SÁNCHEZ’S ACTIONS PROVIDE A PICTURE OF LITTLE SOLVENT COUNTRY
On the contrary, he stressed that Alberto Núñez Feijóo has an energy plan that “envisages extending the useful life of Spain’s five nuclear power plants, which produce 20% of the country’s electricity”; a “firm commitment to biogas and hydrogen”; and use European funds to expand the gas network in Spain.
As he has underlined, these are measures similar to those promoted by other European countries, as opposed to the measures proposed by the government, which tend to give “the image of a country with low solvency”. . “We shake hands with the government and they understand that we are leaving with good will,” he added.
Bendodo has pointed out that the government “always goes astray” because “what was a recommendation” on energy saving “is now a regulation by decree”. In his opinion, one must sit down with the parties, the autonomous and the municipalities in order to come to an agreement instead of getting information from “the newspapers”.

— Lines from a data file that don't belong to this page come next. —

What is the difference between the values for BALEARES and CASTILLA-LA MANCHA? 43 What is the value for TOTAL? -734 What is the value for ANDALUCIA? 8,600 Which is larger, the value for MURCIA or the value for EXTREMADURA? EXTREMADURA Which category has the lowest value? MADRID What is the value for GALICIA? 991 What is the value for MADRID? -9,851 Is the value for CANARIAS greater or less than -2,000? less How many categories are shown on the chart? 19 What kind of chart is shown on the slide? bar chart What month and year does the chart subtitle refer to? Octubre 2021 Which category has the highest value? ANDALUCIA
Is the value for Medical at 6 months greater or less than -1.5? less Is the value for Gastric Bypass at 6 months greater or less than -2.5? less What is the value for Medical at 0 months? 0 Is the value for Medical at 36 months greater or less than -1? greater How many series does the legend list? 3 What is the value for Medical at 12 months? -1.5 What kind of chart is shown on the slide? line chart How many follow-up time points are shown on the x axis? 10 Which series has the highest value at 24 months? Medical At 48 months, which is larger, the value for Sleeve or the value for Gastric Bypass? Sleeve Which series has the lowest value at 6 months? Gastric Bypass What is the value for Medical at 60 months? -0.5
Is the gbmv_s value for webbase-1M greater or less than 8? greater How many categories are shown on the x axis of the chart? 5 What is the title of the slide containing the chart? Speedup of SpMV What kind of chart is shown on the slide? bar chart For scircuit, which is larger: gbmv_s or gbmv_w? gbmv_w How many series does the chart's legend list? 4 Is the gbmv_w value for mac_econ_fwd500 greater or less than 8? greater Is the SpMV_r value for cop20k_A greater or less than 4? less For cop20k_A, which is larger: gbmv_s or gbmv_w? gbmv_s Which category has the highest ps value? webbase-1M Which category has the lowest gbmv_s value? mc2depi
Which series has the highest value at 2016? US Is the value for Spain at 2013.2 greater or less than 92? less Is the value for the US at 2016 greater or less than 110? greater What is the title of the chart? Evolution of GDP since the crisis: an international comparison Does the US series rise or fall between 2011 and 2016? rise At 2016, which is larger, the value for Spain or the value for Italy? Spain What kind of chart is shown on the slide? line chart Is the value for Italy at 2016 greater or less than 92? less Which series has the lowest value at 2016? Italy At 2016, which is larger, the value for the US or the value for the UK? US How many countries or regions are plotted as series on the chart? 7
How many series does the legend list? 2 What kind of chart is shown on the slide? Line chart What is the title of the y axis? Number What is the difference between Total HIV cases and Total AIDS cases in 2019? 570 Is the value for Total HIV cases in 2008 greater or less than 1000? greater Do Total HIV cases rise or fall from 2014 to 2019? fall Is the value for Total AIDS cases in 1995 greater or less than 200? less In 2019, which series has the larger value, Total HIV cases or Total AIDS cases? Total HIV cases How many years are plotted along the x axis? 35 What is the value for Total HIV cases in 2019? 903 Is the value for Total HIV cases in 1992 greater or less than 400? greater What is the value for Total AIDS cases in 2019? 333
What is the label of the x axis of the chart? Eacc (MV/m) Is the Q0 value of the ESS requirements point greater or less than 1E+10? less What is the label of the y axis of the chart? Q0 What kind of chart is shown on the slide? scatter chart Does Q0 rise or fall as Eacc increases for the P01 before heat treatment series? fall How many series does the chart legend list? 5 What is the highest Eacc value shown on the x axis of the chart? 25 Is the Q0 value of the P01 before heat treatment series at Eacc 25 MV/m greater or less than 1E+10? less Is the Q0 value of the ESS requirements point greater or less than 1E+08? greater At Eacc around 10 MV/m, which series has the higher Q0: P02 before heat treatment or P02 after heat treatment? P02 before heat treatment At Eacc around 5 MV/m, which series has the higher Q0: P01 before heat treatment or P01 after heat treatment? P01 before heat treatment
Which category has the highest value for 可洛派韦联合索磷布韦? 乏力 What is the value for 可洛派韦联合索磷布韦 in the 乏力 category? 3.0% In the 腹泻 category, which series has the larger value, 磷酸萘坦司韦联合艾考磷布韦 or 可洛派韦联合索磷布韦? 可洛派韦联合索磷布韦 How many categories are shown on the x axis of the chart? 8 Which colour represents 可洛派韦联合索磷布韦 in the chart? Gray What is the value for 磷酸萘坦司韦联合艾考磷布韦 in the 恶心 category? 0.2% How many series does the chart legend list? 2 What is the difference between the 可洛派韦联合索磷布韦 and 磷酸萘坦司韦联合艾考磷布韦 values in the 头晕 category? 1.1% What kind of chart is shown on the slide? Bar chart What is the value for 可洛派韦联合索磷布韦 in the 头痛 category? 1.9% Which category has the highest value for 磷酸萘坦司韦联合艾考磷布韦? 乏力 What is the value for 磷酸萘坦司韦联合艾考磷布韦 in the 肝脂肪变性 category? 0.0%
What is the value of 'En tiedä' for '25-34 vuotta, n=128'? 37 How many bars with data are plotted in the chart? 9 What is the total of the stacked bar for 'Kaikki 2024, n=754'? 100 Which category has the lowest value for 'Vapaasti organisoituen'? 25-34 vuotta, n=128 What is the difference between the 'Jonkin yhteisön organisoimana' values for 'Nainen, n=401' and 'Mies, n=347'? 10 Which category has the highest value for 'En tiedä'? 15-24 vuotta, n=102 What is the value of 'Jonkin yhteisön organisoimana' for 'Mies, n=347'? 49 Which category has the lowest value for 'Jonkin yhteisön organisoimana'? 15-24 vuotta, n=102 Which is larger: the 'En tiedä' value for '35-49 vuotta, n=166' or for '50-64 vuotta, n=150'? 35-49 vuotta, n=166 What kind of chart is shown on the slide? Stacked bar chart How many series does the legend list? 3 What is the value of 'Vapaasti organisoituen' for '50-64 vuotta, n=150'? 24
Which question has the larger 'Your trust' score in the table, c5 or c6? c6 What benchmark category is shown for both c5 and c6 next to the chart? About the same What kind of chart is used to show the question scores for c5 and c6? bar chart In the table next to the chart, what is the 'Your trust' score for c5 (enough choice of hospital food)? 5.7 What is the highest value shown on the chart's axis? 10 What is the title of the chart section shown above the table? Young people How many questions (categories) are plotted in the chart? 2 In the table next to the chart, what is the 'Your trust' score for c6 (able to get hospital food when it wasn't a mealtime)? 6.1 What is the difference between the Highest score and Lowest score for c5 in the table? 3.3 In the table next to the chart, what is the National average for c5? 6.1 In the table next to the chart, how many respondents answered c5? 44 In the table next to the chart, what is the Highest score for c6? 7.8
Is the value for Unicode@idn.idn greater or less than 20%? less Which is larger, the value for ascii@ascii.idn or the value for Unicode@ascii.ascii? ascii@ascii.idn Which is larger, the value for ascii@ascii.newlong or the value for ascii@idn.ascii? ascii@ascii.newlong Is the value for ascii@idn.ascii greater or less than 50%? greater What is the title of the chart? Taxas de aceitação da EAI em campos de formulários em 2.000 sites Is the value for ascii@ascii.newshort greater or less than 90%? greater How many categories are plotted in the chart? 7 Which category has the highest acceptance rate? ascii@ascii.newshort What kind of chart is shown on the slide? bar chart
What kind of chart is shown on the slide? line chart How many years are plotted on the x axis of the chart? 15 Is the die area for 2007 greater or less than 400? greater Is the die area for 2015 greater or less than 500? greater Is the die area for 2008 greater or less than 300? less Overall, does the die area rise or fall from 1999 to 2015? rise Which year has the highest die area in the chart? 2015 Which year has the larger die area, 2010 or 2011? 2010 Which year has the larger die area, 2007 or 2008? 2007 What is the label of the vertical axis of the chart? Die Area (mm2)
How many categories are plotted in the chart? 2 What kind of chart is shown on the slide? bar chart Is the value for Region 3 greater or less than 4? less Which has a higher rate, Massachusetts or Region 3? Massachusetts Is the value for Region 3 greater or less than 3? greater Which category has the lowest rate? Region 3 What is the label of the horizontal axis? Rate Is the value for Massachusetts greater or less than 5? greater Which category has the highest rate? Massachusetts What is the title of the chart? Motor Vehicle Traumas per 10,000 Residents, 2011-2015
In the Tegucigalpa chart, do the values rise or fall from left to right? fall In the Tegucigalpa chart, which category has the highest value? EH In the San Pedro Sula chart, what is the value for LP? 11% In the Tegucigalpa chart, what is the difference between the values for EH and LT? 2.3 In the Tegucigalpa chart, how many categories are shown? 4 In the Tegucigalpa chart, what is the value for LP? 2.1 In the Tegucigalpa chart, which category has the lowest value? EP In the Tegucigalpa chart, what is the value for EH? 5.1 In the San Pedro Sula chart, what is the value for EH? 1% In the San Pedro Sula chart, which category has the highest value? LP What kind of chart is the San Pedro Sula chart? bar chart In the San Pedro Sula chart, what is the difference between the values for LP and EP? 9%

“What work does it take to expand the dialogue and for the government to sit down with the FEMP, the Autonomous Communities and the PP itself so that they can explain to us what they want to do?” he asked, adding if this is the They will “understand” the case as a recommendation from Europe, but “swallowing” the “imposition” makes it difficult for them to “accept” it.
WITHOUT “IDEOLOGICAL PREJUDICES” BEFORE NUCLEAR POWER PLANTS
Given that Feijóo’s plan includes measures that Pedro Sánchez is now proposing, such as lighting or lowering the air, Bendodo has insisted “it’s in line with what other countries are doing,” and defended, “not ideological ones.” To have prejudices to face the crisis, but “common sense” using “all resources”, such as nuclear energy.
“The energy crisis cannot be met with ideology,” he added, underlining that in other countries there is already talk of extending the useful life of nuclear power plants, but in Spain, because of an “ideological prejudice on the left,” this “condemns not to do it.” In his opinion, Spain “cannot consider this luxury”.
In the same vein, the PP’s Deputy Economy Minister, Juan Bravo, described it as “surprising” to hear the governor speak of unilateralism when, through this royal decree, they act “without regard to the autonomous communities”. local entities and affected sectors”. “Maybe they’ll improve with those words,” he added.
BRAVO ASKED WHY THE MEASURES ARE APPLIED UNTIL NOVEMBER
In an interview on Antena 3 collected by Europa Press, Bravo has also accused the government’s third vice-president, Teresa Ribera, of asking Spaniards for “solidarity” when she was “the first” to say that Spain had “none” had to support because I had done my homework better.
In this sense, Bravo has indicated that anyone getting close to reality is listening to the PP leader, who points to the need for an energy efficiency plan that must be “agreed and recommended, never imposed”.
Likewise, he has warned that we have legal certainty and must meet “the entire legal issue”, stressing the states of alarm during the Covid-19 pandemic which were eventually “declared unconstitutional”.
“It’s also surprising that if Europe has set a date for this cut for March 2023, why are the measures being extended to November?” he wondered, while claiming that Sánchez “should be the first to make a mark.” puts”.